**REQUIRED WORK**
In the entries below, find every line holding the string "pharmtech" and collect it.

**Source data**
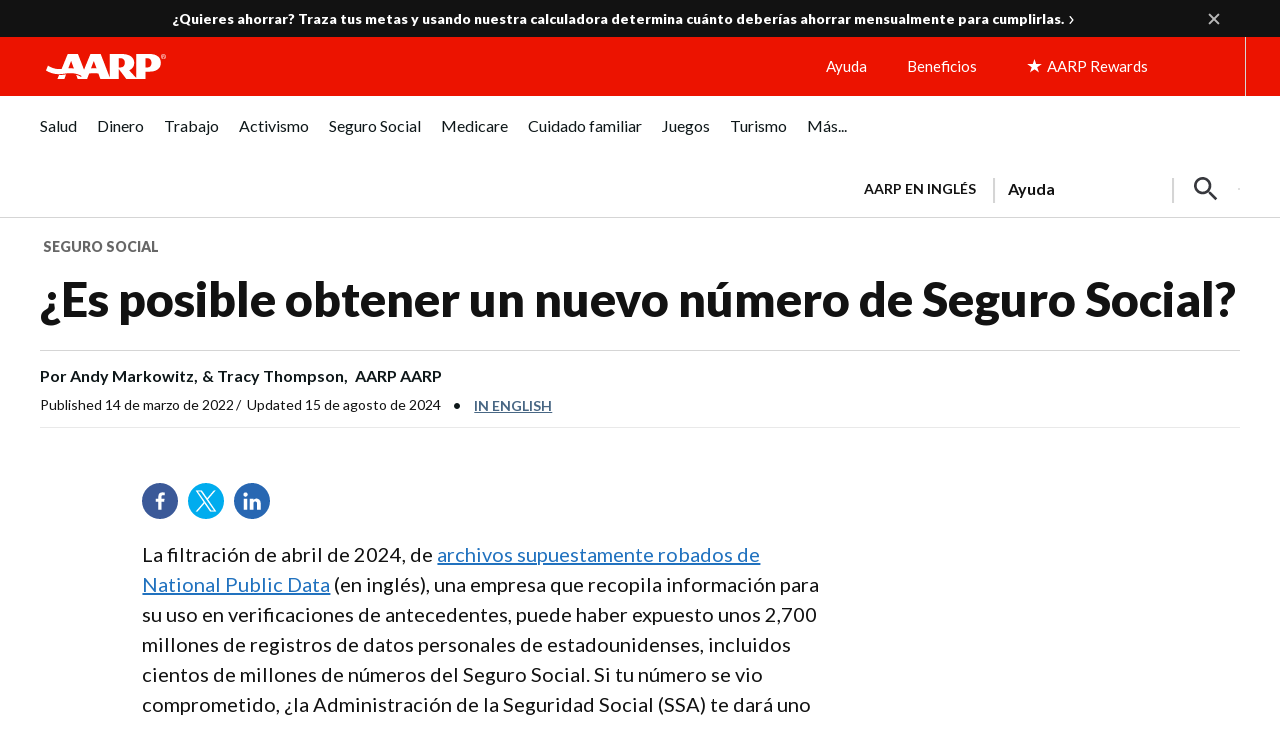

--- FILE ---
content_type: text/html; charset=utf-8
request_url: https://www.google.com/recaptcha/api2/aframe
body_size: 267
content:
<!DOCTYPE HTML><html><head><meta http-equiv="content-type" content="text/html; charset=UTF-8"></head><body><script nonce="b5hkLXF1if0p_aujFKunPQ">/** Anti-fraud and anti-abuse applications only. See google.com/recaptcha */ try{var clients={'sodar':'https://pagead2.googlesyndication.com/pagead/sodar?'};window.addEventListener("message",function(a){try{if(a.source===window.parent){var b=JSON.parse(a.data);var c=clients[b['id']];if(c){var d=document.createElement('img');d.src=c+b['params']+'&rc='+(localStorage.getItem("rc::a")?sessionStorage.getItem("rc::b"):"");window.document.body.appendChild(d);sessionStorage.setItem("rc::e",parseInt(sessionStorage.getItem("rc::e")||0)+1);localStorage.setItem("rc::h",'1769648972441');}}}catch(b){}});window.parent.postMessage("_grecaptcha_ready", "*");}catch(b){}</script></body></html>

--- FILE ---
content_type: image/svg+xml
request_url: https://www.aarp.org/content/dam/aarp/aarp-icons/arrow-right-red-small.svg
body_size: -349
content:
<svg width="4" height="9" viewBox="0 0 4 9" fill="none" xmlns="http://www.w3.org/2000/svg">
<path fill-rule="evenodd" clip-rule="evenodd" d="M0.137266 7.87536C-0.0789618 8.17375 -0.0345912 8.60991 0.234132 8.84806C0.504729 9.08691 0.897814 9.03914 1.11342 8.74006L3.86314 4.93235C4.04562 4.67965 4.04562 4.32034 3.86314 4.06765L1.11342 0.259938C0.897814 -0.0391405 0.504729 -0.08691 0.234132 0.151937C-0.0345912 0.390093 -0.0789618 0.826249 0.137266 1.12464L2.57389 4.50035L0.137266 7.87536Z" fill="#DD1200"/>
</svg>


--- FILE ---
content_type: image/svg+xml
request_url: https://www.aarp.org/content/dam/aarp/aarp-icons/arrow-right-tiny.svg
body_size: -348
content:
<svg width="4" height="8" viewBox="0 0 4 8" fill="none" xmlns="http://www.w3.org/2000/svg">
<path fill-rule="evenodd" clip-rule="evenodd" d="M0.137266 7.00032C-0.0789618 7.26556 -0.0345912 7.65325 0.234132 7.86494C0.504729 8.07725 0.897814 8.03479 1.11342 7.76894L3.86314 4.38431C4.04562 4.15969 4.04562 3.84031 3.86314 3.61569L1.11342 0.231056C0.897814 -0.0347916 0.504729 -0.0772533 0.234132 0.135056C-0.0345912 0.346749 -0.0789618 0.734443 0.137266 0.999676L2.57389 4.00031L0.137266 7.00032Z" fill="#486784"/>
</svg>
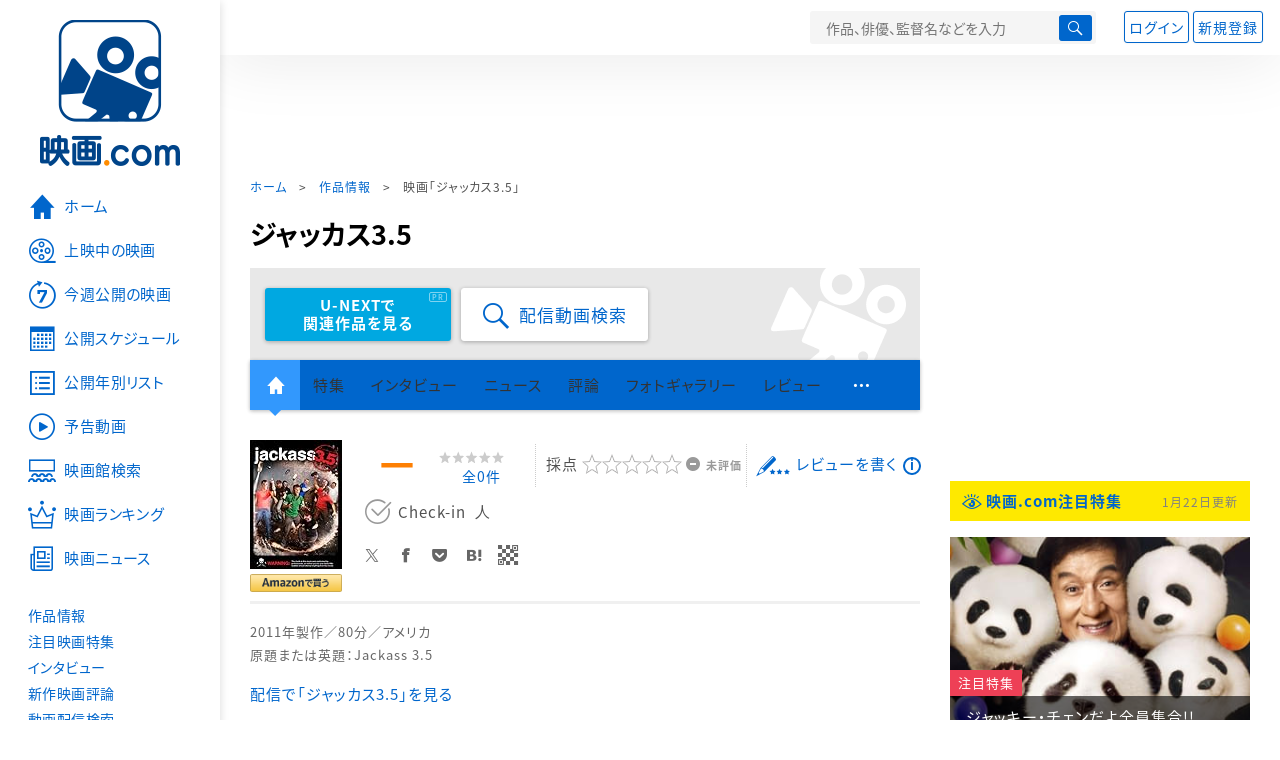

--- FILE ---
content_type: text/html; charset=utf-8
request_url: https://www.google.com/recaptcha/api2/aframe
body_size: 268
content:
<!DOCTYPE HTML><html><head><meta http-equiv="content-type" content="text/html; charset=UTF-8"></head><body><script nonce="NK9KOpBEIH5ef2Aowo7vRw">/** Anti-fraud and anti-abuse applications only. See google.com/recaptcha */ try{var clients={'sodar':'https://pagead2.googlesyndication.com/pagead/sodar?'};window.addEventListener("message",function(a){try{if(a.source===window.parent){var b=JSON.parse(a.data);var c=clients[b['id']];if(c){var d=document.createElement('img');d.src=c+b['params']+'&rc='+(localStorage.getItem("rc::a")?sessionStorage.getItem("rc::b"):"");window.document.body.appendChild(d);sessionStorage.setItem("rc::e",parseInt(sessionStorage.getItem("rc::e")||0)+1);localStorage.setItem("rc::h",'1769053341447');}}}catch(b){}});window.parent.postMessage("_grecaptcha_ready", "*");}catch(b){}</script></body></html>

--- FILE ---
content_type: text/javascript; charset=UTF-8
request_url: https://yads.yjtag.yahoo.co.jp/tag?s=58476_279869&fr_id=yads_9198208-0&p_elem=yads_listing&u=https%3A%2F%2Feiga.com%2Fmovie%2F84487%2F&pv_ts=1769053336746&cu=https%3A%2F%2Feiga.com%2Fmovie%2F84487%2F&suid=0e9a15ae-db86-4b5d-9463-277c6d8c9530
body_size: 278
content:
yadsDispatchDeliverProduct({"dsCode":"58476_279869","patternCode":"58476_279869-309372","outputType":"js_responsive","targetID":"yads_listing","requestID":"060bdbd6149e55ed9202ead17731b4f7","products":[{"adprodsetCode":"58476_279869-309372-337472","adprodType":3,"adURL":"https://yads.yjtag.yahoo.co.jp/yda?adprodset=58476_279869-309372-337472&cb=1769053338124&cu=https%3A%2F%2Feiga.com%2Fmovie%2F84487%2F&p_elem=yads_listing&pv_id=060bdbd6149e55ed9202ead17731b4f7&suid=0e9a15ae-db86-4b5d-9463-277c6d8c9530&u=https%3A%2F%2Feiga.com%2Fmovie%2F84487%2F"}]});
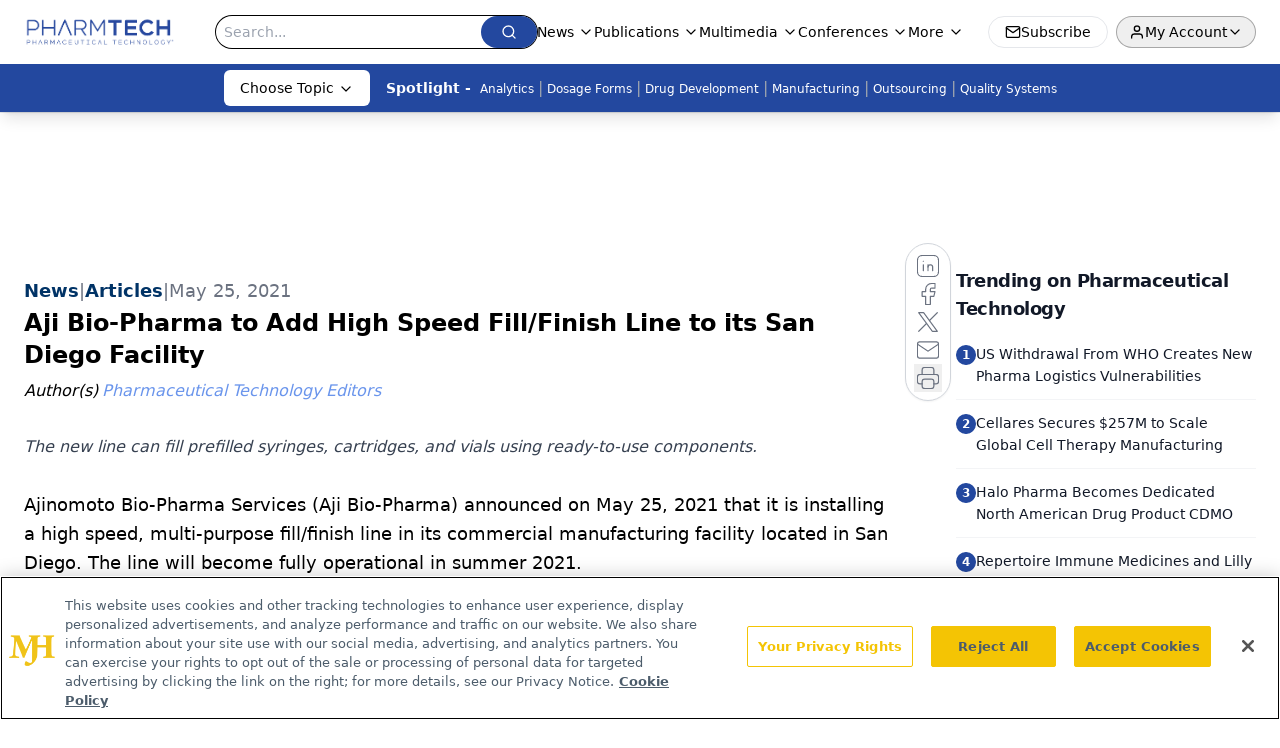

--- FILE ---
content_type: text/html; charset=utf-8
request_url: https://www.google.com/recaptcha/api2/aframe
body_size: 183
content:
<!DOCTYPE HTML><html><head><meta http-equiv="content-type" content="text/html; charset=UTF-8"></head><body><script nonce="-Ge48jcjLgwNFd8pVPzpSg">/** Anti-fraud and anti-abuse applications only. See google.com/recaptcha */ try{var clients={'sodar':'https://pagead2.googlesyndication.com/pagead/sodar?'};window.addEventListener("message",function(a){try{if(a.source===window.parent){var b=JSON.parse(a.data);var c=clients[b['id']];if(c){var d=document.createElement('img');d.src=c+b['params']+'&rc='+(localStorage.getItem("rc::a")?sessionStorage.getItem("rc::b"):"");window.document.body.appendChild(d);sessionStorage.setItem("rc::e",parseInt(sessionStorage.getItem("rc::e")||0)+1);localStorage.setItem("rc::h",'1769821518077');}}}catch(b){}});window.parent.postMessage("_grecaptcha_ready", "*");}catch(b){}</script></body></html>

--- FILE ---
content_type: application/javascript; charset=utf-8
request_url: https://www.pharmtech.com/_astro/external-link.BAH56xi9.js
body_size: 959
content:
import{j as s}from"./jsx-runtime.D3GSbgeI.js";import{r as x}from"./index.HXEJb8BZ.js";import{c as g}from"./check-sister-site.xe1yjMSF.js";import"./md5.CpZxOG6Q.js";import{C as h}from"./custom-link.DRlI8NqV.js";import"./index.yBjzXJbu.js";import"./_commonjsHelpers.D6-XlEtG.js";import"./segmentApi.DB2jIwJl.js";const $=e=>!!/https?:\/\/((?:[\w\d-]+\.)+[\w\d]{2,})|http?:\/\/((?:[\w\d-]+\.)+[\w\d]{2,})|(^mailto)|(^tel)/i.test(e),T=e=>/^[a-zA-Z0-9.!#$%&'*+/=?^_`{|}~-]+@[a-zA-Z0-9](?:[a-zA-Z0-9-]{0,61}[a-zA-Z0-9])?(?:\.[a-zA-Z0-9](?:[a-zA-Z0-9-]{0,61}[a-zA-Z0-9])?)*$/.test(e),E=e=>{const r=document.getElementById(e);if(r){const c=window.scrollY+r.getBoundingClientRect().top,m=document.getElementsByTagName("header")[0];if(m){const d=m.offsetHeight;window.scrollTo(0,c-d)}else window.scrollTo(0,c)}},U=({value:e})=>{const{children:r}=e;if((!r||r.length===0)&&(console.dir(e._type),e._type!=="emailAddress"&&e._type!=="phoneNumber"&&e._type!=="link"))return console.log("no children"),null;const c=o=>o?.map((n,p)=>{if(n._type==="@text")return n.text;if(n._type==="@span"&&n.children){const a=c(n.children);return n.markType==="strong"?s.jsx("strong",{children:a},p):n.markType==="em"?s.jsx("em",{children:a},p):n.markType==="code"?s.jsx("code",{children:a},p):n.markType==="underline"?s.jsx("u",{children:a},p):s.jsx("span",{children:a},p)}return n.text||n});if(e._type&&e._type==="link")return s.jsx(h,{target:e.blank?"_blank":"_self",href:`${e.href}`,...e.color&&e.color.hex&&{style:{color:e.color.hex}},children:r?c(r):e?.href});if(e._type&&e._type==="emailAddress")return s.jsx(h,{href:`mailto:${e?.href}`,...e.color&&e.color.hex&&{style:{color:e.color.hex}},children:r?c(r):e?.href});if(e._type&&e._type==="phoneNumber")return s.jsx(h,{href:`${e.href.trim().replace(/-/g,"")}`,...e.color&&e.color.hex&&{style:{color:e.color.hex}},children:r?c(r):e?.href});const{markType:m,markKey:d}=e,k=e?.markDef?.blank||!1,i=e.markDef?.color||!1,_=e.markDef?.href||"";if(m&&m==="emailAddress")return s.jsx(h,{href:`mailto:${e.markDef.href}`,...i&&i.hex&&{style:{color:i.hex}},children:c(r)});if(m&&m==="phoneNumber")return s.jsx(h,{href:`${e?.markDef?.href?.trim().replace(/-/g,"")}`,...i&&i.hex&&{style:{color:i.hex}},children:c(r)});const[u,j]=x.useState(null);let t=_,f=!1;t&&(f=$(t),t.includes("www.")&&!t.includes("http")&&(t="https://"+t,f=!0),t.includes("https:/www.")&&(t=t.replace("https:/www","https://www."),f=!0),!t.includes("mailto:")&&T(t)&&(t="mailto:"+t,f=!0),t.includes("http://")&&(f=!0),t.includes("http://sites/default")&&(t=null));const[l,b]=x.useState(t);x.useEffect(()=>{window.location.href&&!u&&j(window.location.host.replace("www.",""))},[]);const A=(o,n)=>o&&n===!1||o&&!f||o&&g(o)?"":o&&(n||n==null)?"nofollow":"";if(l&&l.charAt(0)==="#"){let o=l.slice(1);return d&&(o=`${o}-${d}`),s.jsx(h,{onClick:()=>E(o),children:c(r)})}const w=`${l&&A(l,e?.markDef?.nofollow)} ${l&&!g(l)?"noreferrer noopener":""}`,y=c(r);return l?w.trim().length>0?s.jsx(h,{href:f?l:`/${l}`,rel:w.trim(),target:k?"_blank":"_self",...i&&i.hex&&{style:{color:i.hex}},children:y}):s.jsx(h,{href:f?l:`/${l}`,target:k?"_blank":"_self",...i&&i.hex&&{style:{color:i.hex}},children:y}):Array.isArray(r)?r.map(o=>o?.text||"").join(""):r};export{U as default};


--- FILE ---
content_type: application/javascript
request_url: https://api.lightboxcdn.com/z9gd/43408/www.pharmtech.com/jsonp/z?cb=1769821506302&dre=l&callback=jQuery1124049311280173406336_1769821506292&_=1769821506293
body_size: 1012
content:
jQuery1124049311280173406336_1769821506292({"dre":"l","success":true,"response":"N4IgzgrgxlCmZhALgC4CcKwDQhYpAjAOwBsAnABwBMBArAAwklFk4DmsA9sqADYCGKAJYoIAE1jIAzGQB0ZElVo4onCADt0ATwD66.gFtJSEAFV1I2GIAEAZRSD4IHGlhshndTtUTkIAPIAEs4gRuic3py-SLRSyiBCAA5-BBSyBAQk6WRyBPS0Iaoa2pHRZraFIlp-AMKcvBAGAEYQiDi8nu6i0QC0FFKy9IwEOMJGOgBensYgAIJGaEJQ.AD0AHKwAO46AJqcaADWhZ7C6rCapTNrs8eaQmcX-kZ-a.soABbW87CLyyGu7k8ekMM387w8IQmSR8MwALFIaAUAL44MT8PxNNgAKiaaCx.F4AB9ZolErxYABSJooHEGHFgLFQJo4iBYsS8AAk9AAegArAB-BkJBCkBEG4voFIAbvyxPyAGb8xKLAz8NBaWyceUoTZq2AAFS0iVghIASpwmpwUBSwPy0LLsbB-U1ZQBHLETQkAIV49wOFKg6jZDKa.EZ70ZUCx6kJNXeaE4RgpKGdvHxUH5.H4.LY.K0hNVUH8tgDsHx72d7qacrEYkZrq53KgabE8pxiXxYkJABF4AcUJxElSIxmxFGxEGmkJ8U6oNOoAAPLGJZ0HNllppRoT897C-jpWiyIgBuubflQVlQNe8fkQJVq4QEgCSEju8qWgg8Qf4iqaEzZzL8MyrqZoyiSNmIEYHMSpLkgGeL8GwhI9P8.DqGIyBEBQdBSLCSJAA__"});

**RESPONSE BOX**
request_url: https://www.pharmtech.com/_astro/external-link.BAH56xi9.js
request_url: https://api.lightboxcdn.com/z9gd/43408/www.pharmtech.com/jsonp/z?cb=1769821506302&dre=l&callback=jQuery1124049311280173406336_1769821506292&_=1769821506293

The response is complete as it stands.